The GTE models are trained by Alibaba DAMO Academy. They are mainly based on the BERT framework and currently offer three different sizes of models, including
GTE-large
,
GTE-base
, and
GTE-small
. The GTE models are trained on a large-scale corpus of relevance text pairs, covering a wide range of domains and scenarios. This enables the GTE models to be applied to various downstream tasks of text embeddings, including
information retrieval
,
semantic textual similarity
,
text reranking
, etc.
Metrics
Performance of GTE models were compared with other popular text embedding models on the MTEB benchmark. For more detailed comparison results, please refer to the
MTEB leaderboard
.
from sentence_transformers import SentenceTransformer
from sentence_transformers.util import cos_sim
sentences = ['That is a happy person', 'That is a very happy person']

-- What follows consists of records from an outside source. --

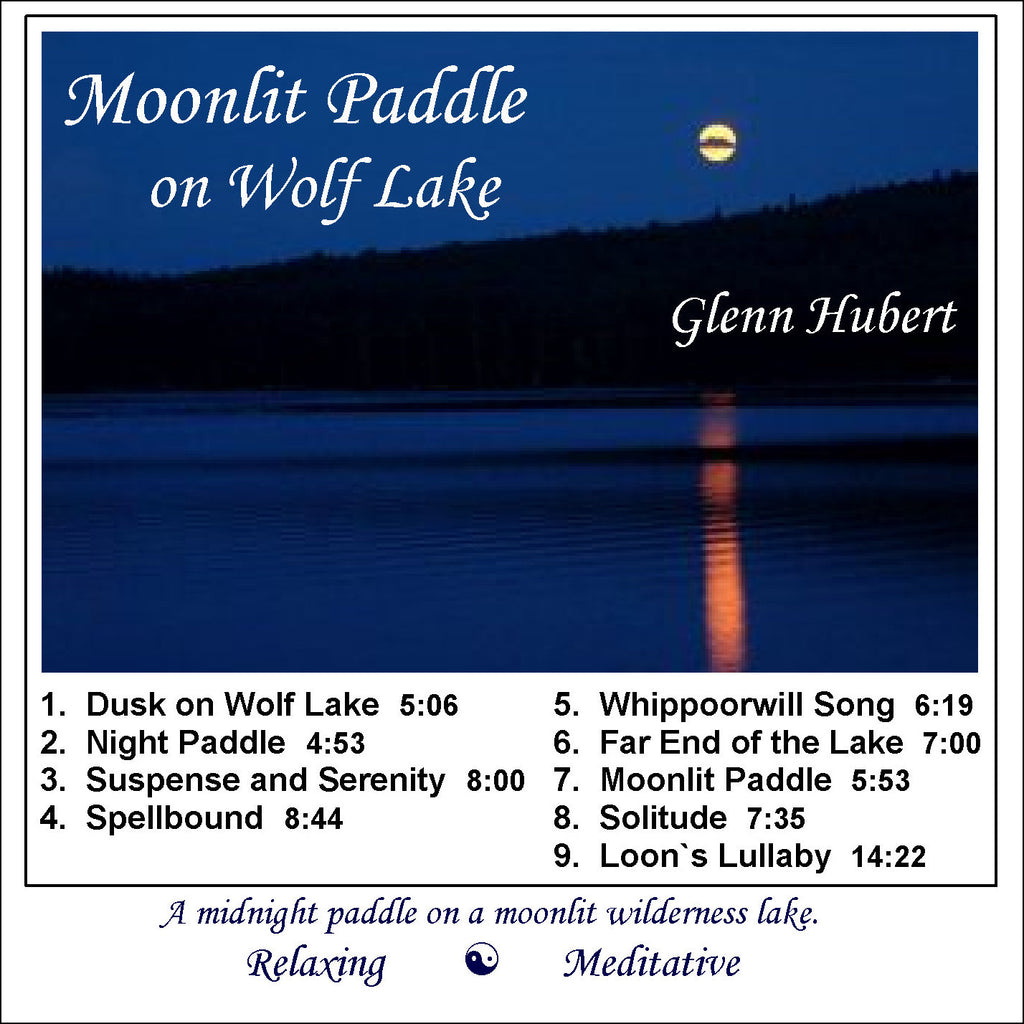 Moonlit Paddle on Wolf Lake

Glenn Hubert

1. Dusk on Wolf Lake 5:06
2. Night Paddle 4:53
3. Suspense and Serenity 8:00
4. Spellbound 8:44

5. Whippoorwill Song 6:19
6. Far End of the Lake 7:00
7. Moonlit Paddle 5:53
8. Solitude 7:35
9. Loon`s Lullaby 14:22

A midnight paddle on a moonlit wilderness lake.

Relaxing ☯ Meditative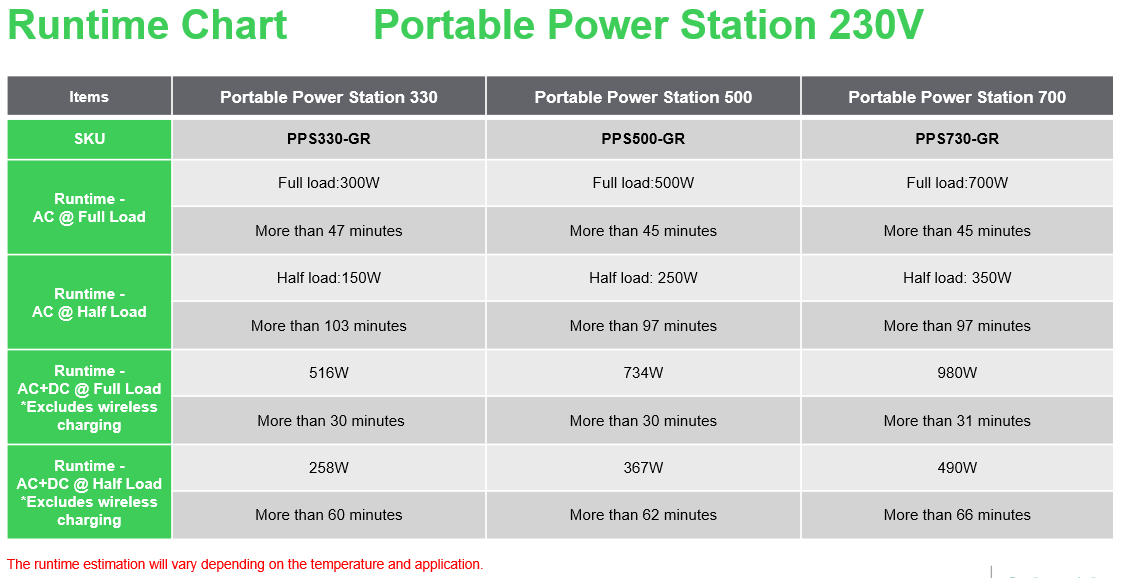 Runtime Chart Portable Power Station 230V

| Items | Portable Power Station 330 | Portable Power Station 500 | Portable Power Station 700 |
|---|---|---|---|
| SKU | PPS330-GR | PPS500-GR | PPS730-GR |
| Runtime - AC @ Full Load | Full load:300W | Full load:500W | Full load:700W |
| | More than 47 minutes | More than 45 minutes | More than 45 minutes |
| Runtime - AC @ Half Load | Half load:150W | Half load: 250W | Half load: 350W |
| | More than 103 minutes | More than 97 minutes | More than 97 minutes |
| Runtime - AC+DC @ Full Load *Excludes wireless charging | 516W | 734W | 980W |
| | More than 30 minutes | More than 30 minutes | More than 31 minutes |
| Runtime - AC+DC @ Half Load *Excludes wireless charging | 258W | 367W | 490W |
| | More than 60 minutes | More than 62 minutes | More than 66 minutes |

The runtime estimation will vary depending on the temperature and application.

model = SentenceTransformer('Supabase/gte-small')
embeddings = model.encode(sentences)
print(cos_sim(embeddings[0], embeddings[1]))
gte-small huggingface.co is an AI model on huggingface.co that provides gte-small's model effect (), which can be used instantly with this Supabase gte-small model. huggingface.co supports a free trial of the gte-small model, and also provides paid use of the gte-small. Support call gte-small model through api, including Node.js, Python, http.
gte-small huggingface.co is an online trial and call api platform, which integrates gte-small's modeling effects, including api services, and provides a free online trial of gte-small, you can try gte-small online for free by clicking the link below.
Supabase gte-small online free url in huggingface.co:
gte-small is an open source model from GitHub that offers a free installation service, and any user can find gte-small on GitHub to install. At the same time, huggingface.co provides the effect of gte-small install, users can directly use gte-small installed effect in huggingface.co for debugging and trial. It also supports api for free installation.